**Tekst do czytania**
____________________

Pierwszy przejazd w 911 Turbo S pokazał mi jak ogromne możliwości tkwią w tym samochodzie. Po przejechaniu kilku zakrętów w okolicach 150 km/h (limit samochodu był znacznie większy) i hamowaniu w mgnieniu oka z 200 km/h do wartości 60 km/h na końcu prostej uświadomiło mi dlaczego Porsche przechodzą taką ilość testów zanim pojawią się w salonach. Po takich doznaniach sama myśl, że ktoś kupuje takie auto, żeby jeździć tylko z punktu A do punktu B i wieczorem pokazać się na popularnej ulicy miasta, może spowodować emocje graniczące z żalem. Właściciel takiego samochodu jak Porsche 911 Turbo S powinien mieć pisemny obowiązek pojawianie się minimum raz na pół roku na takim torze jak ten. Zbliżenie się do granicy 70% możliwości tej konstrukcji, potrafi pokazać jak mało wie się o sportowej jeździe i jak dużo trzeba trenować, żeby móc ją w pełni wykorzystać.

Właściciel takiego samochodu jak 911 Turbo S powinien mieć pisemny obowiązek pojawianie się minimum raz na pół roku na takim torze jak ten.

Podczas kolejnych przejazdów za kierownicą kilku wersji legendarnego Porsche 911, mieliśmy możliwość nagrywania swojej jazdy wraz z zapisem telemetrii. Po co? Oczywiście po to, żeby zobaczyć jak dużą ilość błędów popełniliśmy. Kolejną lekcją było więc spotkanie z jednym z trenerów, który zawodowo zajmuje się analizą telemetrii. Na podstawie materiału wideo mógł nam chociaż teoretycznie wytłumaczyć, co robimy źle. Jak się później okazało błędy mieliśmy szansę poprawić następnego dnia.

____________________

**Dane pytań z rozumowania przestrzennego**
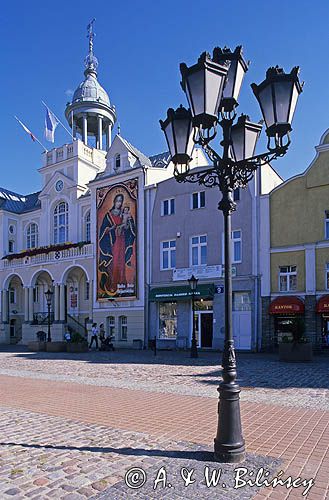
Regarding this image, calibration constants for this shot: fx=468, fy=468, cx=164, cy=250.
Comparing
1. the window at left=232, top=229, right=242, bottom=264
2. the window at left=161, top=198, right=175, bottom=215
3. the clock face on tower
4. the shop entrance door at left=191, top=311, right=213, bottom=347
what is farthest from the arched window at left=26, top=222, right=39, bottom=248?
the window at left=232, top=229, right=242, bottom=264

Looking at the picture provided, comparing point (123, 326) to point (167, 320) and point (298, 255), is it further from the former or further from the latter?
point (298, 255)

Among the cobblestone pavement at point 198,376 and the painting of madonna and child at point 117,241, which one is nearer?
the cobblestone pavement at point 198,376

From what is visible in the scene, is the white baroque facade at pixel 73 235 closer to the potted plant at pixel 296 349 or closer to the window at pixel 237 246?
the window at pixel 237 246

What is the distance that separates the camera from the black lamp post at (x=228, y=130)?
5871 millimetres

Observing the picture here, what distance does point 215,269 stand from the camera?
88.5 feet

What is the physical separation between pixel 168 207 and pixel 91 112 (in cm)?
1543

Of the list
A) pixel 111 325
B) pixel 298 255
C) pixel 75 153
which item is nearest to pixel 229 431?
pixel 298 255

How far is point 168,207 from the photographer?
30.1m

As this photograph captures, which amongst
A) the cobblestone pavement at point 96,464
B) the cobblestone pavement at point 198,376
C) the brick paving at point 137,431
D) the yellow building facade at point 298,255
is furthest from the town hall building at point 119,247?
the cobblestone pavement at point 96,464

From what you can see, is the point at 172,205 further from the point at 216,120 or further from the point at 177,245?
the point at 216,120

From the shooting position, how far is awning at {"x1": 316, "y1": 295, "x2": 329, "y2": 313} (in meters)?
22.5

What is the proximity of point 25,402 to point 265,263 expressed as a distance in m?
17.5

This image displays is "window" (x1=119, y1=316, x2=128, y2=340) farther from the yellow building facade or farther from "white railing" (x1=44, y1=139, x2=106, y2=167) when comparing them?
"white railing" (x1=44, y1=139, x2=106, y2=167)

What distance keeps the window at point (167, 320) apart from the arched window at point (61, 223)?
12.7 m
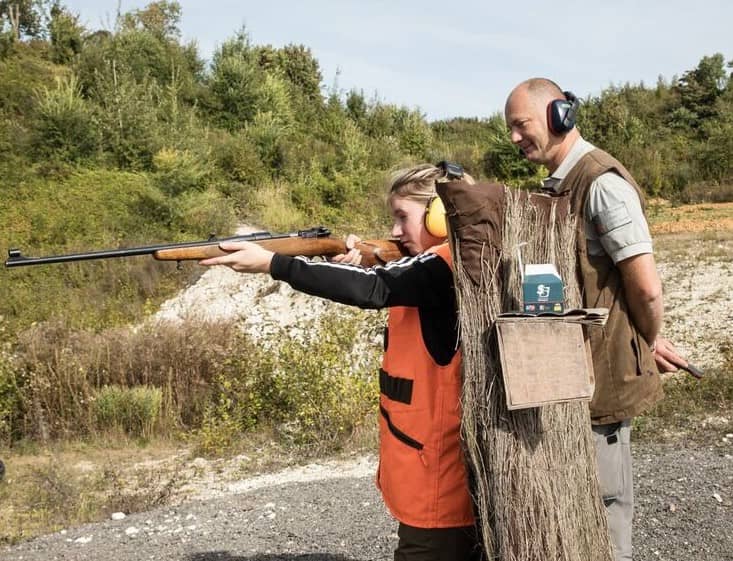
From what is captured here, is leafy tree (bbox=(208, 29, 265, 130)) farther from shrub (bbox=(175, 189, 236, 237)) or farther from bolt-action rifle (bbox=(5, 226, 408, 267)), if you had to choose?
bolt-action rifle (bbox=(5, 226, 408, 267))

____________________

**Wymagania zadania**
W tekście o jeździe Porsche 911 po torze zmień "zakrętów" na "łuków" i podaj fragment między "Pierwszy przejazd w" a "w pełni wykorzystać.", włącznie z tymi słowami.

**Wykonane zadanie**
Pierwszy przejazd w 911 Turbo S pokazał mi jak ogromne możliwości tkwią w tym samochodzie. Po przejechaniu kilku łuków w okolicach 150 km/h (limit samochodu był znacznie większy) i hamowaniu w mgnieniu oka z 200 km/h do wartości 60 km/h na końcu prostej uświadomiło mi dlaczego Porsche przechodzą taką ilość testów zanim pojawią się w salonach. Po takich doznaniach sama myśl, że ktoś kupuje takie auto, żeby jeździć tylko z punktu A do punktu B i wieczorem pokazać się na popularnej ulicy miasta, może spowodować emocje graniczące z żalem. Właściciel takiego samochodu jak Porsche 911 Turbo S powinien mieć pisemny obowiązek pojawianie się minimum raz na pół roku na takim torze jak ten. Zbliżenie się do granicy 70% możliwości tej konstrukcji, potrafi pokazać jak mało wie się o sportowej jeździe i jak dużo trzeba trenować, żeby móc ją w pełni wykorzystać.